The Republican-controlled Senate has voted to terminate US President Donald Trump's declaration of a national emergency on the border with Mexico — a move he implemented in order to secure funds for a controversial border wall.
The vote in the upper chamber of the US Congress was 59 to 41 — with 12 Senate Republicans joining the Democrats to pass the resolution. The Democrat-controlled House of Representatives already passed the resolution in February.
Trump quickly responded to the vote on Twitter, writing one word: "VETO!"
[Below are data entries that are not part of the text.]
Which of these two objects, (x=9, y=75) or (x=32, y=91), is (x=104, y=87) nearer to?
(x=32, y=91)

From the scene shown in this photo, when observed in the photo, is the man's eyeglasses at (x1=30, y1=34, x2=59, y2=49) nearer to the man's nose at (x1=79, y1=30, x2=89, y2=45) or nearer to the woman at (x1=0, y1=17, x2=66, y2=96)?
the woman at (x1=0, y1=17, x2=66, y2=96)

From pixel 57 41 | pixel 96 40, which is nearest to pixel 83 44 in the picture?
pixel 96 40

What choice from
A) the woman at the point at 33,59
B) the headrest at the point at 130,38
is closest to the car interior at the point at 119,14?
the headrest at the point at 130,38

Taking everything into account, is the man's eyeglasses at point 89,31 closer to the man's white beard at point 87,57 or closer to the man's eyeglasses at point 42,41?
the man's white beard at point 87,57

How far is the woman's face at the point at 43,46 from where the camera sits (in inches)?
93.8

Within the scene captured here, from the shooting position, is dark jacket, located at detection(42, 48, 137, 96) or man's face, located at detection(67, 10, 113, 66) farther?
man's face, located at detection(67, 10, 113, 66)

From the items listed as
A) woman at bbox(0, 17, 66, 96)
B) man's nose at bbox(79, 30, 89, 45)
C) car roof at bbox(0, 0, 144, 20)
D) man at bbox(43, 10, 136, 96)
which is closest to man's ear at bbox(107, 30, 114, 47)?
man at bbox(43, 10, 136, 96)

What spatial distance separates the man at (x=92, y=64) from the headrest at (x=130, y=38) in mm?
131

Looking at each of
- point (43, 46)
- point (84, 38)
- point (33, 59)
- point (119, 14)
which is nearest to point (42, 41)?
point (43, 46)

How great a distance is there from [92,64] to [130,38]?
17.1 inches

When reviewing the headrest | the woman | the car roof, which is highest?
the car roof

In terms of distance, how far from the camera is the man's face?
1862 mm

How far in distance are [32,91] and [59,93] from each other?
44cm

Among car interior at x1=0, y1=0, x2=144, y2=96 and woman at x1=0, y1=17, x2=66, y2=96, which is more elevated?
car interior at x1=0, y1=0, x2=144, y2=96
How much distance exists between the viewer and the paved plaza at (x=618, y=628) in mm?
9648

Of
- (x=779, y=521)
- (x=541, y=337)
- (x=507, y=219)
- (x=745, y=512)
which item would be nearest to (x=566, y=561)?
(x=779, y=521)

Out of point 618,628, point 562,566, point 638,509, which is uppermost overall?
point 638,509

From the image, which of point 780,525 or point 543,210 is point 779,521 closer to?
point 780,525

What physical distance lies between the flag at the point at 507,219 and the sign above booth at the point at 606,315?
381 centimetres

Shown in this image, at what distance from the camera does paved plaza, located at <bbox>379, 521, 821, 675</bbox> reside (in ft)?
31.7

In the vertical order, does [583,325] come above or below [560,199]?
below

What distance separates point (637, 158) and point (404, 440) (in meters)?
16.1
The president previously vowed to veto the measure if it passed both chambers of Congress. Despite Republicans crossing party lines to rebuke Trump, it's unlikely that the US Congress has the two-thirds majority needed to override his decision.
In all probability, the national emergency issue will be ultimately decided by the courts — with two Trump-appointed judges currently sitting on the Supreme Court.
Republicans rebuke Trump
Republicans who voted to end Trump's national emergency at the US southern border said they were worried that future presidents could use the tactic to bypass Congress in order to secure funding for their projects.
In an attempt to sway his fellow Republicans ahead of the vote, Senate Majority Leader Mitch McConnell argued that Trump was "operating within existing law." If lawmakers did not like the presidential powers currently granted under the National Emergencies Act, "then they should amend it," he said.
Thursday's vote was the second Senate defeat for Trump this week after lawmakers voted to end US support for the Saudi Arabia-led coalition in the war in Yemen — rejecting Trump's policy toward the kingdom.
It was also the first time that Congress voted to block a presidential emergency since the National Emergencies Act became law in 1976.
Trump's push for a border wall
Trump declared a national emergency on the US southern border in February, after he failed to secure an additional $3.9 billion from Congress to fund a border wall with Mexico — a barrier he'd previously said Mexico would pay for.
The president's budget standoff with Congress led to a 35-day partial government shutdown which ended in January.
Trump has justified declaring an emergency by saying there is a security and humanitarian crisis at the border with Mexico and that a barrier is needed to curb illegal immigration and drug trafficking. Building a border wall was also one of his main campaign promises and one that is likely to reappear during his 2020 re-election campaign.
Opponents of Trump's immigration policies and border wall project argue there isn't an emergency at the border and that illegal crossings are at a four-decade low.